Suppose $X = \begin{Bmatrix} x_{1}, & x_{2}, & x_{3}, & x_{4}, & x_{5} \end{Bmatrix}$ is a set of 5 distinct non-negative integers, with a set-sum of $x_{1} + x_{2} + x_{3} + x_{4} + x_{5} = 51$
Show for all solutions of X there is a at least one sub-set of size 4 that has a sum of at least 42.
Also, how many different solutions are there for X, where order doesn't matter. For example, {1, 2, 3, 4, 42} is not a different solution from {42, 1, 2, 3, 4}.
I'm just a bit stuck on some of these questions for university at the moment, we were given an example solution, to the main question, which is the sub-set one.
But I feel like it wasn't the best proof. Also I'm having a hard time figuring out how you would find out how many different solutions there are, if order doesn't matter. I was using "stars and bars" earlier to figure it out if order did matter.

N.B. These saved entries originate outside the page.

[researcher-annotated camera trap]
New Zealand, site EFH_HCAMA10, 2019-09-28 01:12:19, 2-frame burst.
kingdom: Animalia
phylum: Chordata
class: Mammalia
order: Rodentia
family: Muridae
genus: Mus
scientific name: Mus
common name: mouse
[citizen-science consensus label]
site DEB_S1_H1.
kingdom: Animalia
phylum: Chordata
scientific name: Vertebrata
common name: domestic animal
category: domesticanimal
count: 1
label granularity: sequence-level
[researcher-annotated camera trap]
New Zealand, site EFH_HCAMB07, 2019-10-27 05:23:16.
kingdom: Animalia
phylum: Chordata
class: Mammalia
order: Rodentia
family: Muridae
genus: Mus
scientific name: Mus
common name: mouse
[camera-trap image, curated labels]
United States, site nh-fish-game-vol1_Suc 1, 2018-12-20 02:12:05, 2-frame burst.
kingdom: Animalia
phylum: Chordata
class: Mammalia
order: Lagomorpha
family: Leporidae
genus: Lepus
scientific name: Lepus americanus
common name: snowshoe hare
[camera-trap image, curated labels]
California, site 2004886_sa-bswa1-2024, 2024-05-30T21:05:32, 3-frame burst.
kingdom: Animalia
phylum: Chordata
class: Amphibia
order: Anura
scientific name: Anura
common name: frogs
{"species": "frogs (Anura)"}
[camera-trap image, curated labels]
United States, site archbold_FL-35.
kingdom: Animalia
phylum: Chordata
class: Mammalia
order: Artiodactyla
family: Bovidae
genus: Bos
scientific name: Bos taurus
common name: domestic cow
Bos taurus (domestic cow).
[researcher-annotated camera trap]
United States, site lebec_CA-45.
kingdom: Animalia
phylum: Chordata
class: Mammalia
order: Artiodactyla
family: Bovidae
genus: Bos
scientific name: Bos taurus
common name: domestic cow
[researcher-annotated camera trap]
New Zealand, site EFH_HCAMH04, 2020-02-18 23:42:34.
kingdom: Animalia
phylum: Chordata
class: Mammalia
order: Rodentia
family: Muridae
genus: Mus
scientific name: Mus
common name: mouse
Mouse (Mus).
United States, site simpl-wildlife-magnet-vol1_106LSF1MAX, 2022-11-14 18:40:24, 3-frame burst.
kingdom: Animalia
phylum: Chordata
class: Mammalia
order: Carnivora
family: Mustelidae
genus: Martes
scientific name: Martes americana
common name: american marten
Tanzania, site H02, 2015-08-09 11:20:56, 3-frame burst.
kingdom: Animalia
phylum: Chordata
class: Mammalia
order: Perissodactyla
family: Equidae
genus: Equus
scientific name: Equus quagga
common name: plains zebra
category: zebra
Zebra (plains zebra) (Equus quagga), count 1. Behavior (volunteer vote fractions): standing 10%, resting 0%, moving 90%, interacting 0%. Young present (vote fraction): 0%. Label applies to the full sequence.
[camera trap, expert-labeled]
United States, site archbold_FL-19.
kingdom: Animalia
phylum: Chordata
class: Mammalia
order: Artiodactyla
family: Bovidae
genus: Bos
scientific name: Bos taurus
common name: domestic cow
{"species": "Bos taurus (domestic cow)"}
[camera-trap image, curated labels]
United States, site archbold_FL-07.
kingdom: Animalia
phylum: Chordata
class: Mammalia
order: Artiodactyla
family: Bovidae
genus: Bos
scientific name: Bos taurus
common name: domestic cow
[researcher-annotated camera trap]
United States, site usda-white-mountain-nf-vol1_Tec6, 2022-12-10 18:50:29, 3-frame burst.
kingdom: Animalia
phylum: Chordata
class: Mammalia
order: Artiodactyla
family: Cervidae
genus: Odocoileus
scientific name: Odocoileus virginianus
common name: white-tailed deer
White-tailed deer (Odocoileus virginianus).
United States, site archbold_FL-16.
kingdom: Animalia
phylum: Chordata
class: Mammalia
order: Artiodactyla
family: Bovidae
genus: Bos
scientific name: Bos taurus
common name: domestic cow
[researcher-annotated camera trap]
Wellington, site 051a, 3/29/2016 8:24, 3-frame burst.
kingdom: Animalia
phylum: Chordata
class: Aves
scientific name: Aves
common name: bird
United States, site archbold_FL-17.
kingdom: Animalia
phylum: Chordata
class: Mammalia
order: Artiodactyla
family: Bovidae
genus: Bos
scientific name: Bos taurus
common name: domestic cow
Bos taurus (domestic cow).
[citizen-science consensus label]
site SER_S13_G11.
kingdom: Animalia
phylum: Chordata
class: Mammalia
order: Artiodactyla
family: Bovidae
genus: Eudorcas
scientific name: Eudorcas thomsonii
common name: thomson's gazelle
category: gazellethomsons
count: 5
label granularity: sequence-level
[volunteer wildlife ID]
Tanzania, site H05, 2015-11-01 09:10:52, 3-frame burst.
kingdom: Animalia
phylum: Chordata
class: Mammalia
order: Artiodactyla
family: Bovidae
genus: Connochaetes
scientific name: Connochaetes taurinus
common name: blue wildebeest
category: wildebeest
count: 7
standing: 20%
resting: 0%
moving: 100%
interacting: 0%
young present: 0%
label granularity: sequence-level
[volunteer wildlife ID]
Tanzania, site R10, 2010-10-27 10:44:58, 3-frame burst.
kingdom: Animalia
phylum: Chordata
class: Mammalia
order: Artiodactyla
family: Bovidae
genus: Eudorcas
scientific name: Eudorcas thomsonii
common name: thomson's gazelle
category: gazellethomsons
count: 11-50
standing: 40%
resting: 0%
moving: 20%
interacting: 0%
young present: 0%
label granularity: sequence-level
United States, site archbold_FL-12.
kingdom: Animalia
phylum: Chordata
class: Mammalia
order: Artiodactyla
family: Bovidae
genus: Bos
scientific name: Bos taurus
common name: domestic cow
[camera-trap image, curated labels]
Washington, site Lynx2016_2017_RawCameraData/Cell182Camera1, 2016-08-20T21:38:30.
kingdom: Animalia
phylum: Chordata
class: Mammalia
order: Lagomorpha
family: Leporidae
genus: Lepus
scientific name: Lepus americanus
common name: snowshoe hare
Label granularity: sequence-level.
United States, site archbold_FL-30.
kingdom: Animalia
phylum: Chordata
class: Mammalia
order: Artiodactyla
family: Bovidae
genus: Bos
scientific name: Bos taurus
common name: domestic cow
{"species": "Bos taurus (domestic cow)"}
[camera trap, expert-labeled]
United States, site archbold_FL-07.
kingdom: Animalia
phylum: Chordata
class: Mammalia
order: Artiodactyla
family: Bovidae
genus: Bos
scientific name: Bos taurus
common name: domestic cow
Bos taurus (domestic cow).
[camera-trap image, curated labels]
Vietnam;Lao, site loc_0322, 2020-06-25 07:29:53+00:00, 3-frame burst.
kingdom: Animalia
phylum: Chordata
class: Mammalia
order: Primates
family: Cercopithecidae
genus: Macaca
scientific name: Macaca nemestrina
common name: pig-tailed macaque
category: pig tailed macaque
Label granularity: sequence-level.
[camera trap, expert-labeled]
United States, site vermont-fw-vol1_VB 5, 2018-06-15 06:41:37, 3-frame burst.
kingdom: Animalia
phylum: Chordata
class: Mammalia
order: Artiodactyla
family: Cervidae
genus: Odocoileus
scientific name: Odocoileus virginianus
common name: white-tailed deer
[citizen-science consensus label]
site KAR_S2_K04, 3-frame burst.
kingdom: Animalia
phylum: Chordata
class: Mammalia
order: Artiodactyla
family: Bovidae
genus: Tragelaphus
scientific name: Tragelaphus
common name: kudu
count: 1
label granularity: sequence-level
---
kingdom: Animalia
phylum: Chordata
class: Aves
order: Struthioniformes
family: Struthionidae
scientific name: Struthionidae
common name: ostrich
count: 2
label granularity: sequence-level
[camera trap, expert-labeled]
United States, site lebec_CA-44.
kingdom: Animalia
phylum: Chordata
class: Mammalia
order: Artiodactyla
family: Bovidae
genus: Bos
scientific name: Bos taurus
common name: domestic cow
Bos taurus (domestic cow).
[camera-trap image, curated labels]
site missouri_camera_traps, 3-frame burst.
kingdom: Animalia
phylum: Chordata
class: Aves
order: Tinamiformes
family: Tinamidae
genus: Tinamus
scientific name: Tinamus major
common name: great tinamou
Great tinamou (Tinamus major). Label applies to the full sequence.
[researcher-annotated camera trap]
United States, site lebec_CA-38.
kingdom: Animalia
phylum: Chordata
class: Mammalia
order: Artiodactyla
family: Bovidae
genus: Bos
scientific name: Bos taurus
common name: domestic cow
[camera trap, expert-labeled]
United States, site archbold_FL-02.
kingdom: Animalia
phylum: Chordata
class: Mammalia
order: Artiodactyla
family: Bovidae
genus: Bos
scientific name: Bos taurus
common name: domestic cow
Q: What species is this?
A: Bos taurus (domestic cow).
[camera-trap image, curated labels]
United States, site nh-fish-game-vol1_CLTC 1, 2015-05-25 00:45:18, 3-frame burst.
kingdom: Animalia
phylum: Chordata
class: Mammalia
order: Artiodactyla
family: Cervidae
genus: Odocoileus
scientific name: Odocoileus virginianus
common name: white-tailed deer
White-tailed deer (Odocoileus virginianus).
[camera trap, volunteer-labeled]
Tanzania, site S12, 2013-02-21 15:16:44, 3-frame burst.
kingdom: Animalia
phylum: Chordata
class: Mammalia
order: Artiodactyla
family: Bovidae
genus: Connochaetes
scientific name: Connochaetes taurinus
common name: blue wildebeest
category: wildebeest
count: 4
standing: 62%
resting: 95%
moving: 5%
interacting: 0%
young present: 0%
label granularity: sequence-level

For the subset problem, notice that we can find a subset of 4 with sum 42 if the smallest number is 9 or less (since then we take all the other numbers). Yet it's impossible for the smallest number to be 10 (or larger), since then the minimum sum is
$$10+11+12+13+14=60$$
Therefore, the smallest number is at most 9, and the result follows.
For the other problem, here's a hint that'll help if you can count the ordered solutions: since all the numbers in an ordered solution are distinct, there are exactly $5! = 120$ ordered solutions per unordered solution. Problem is, you can't use stars and bars directly, since stars and bars doesn't necessarily give you distinct nonnegative integers. You'll have to do some casework to get the answer.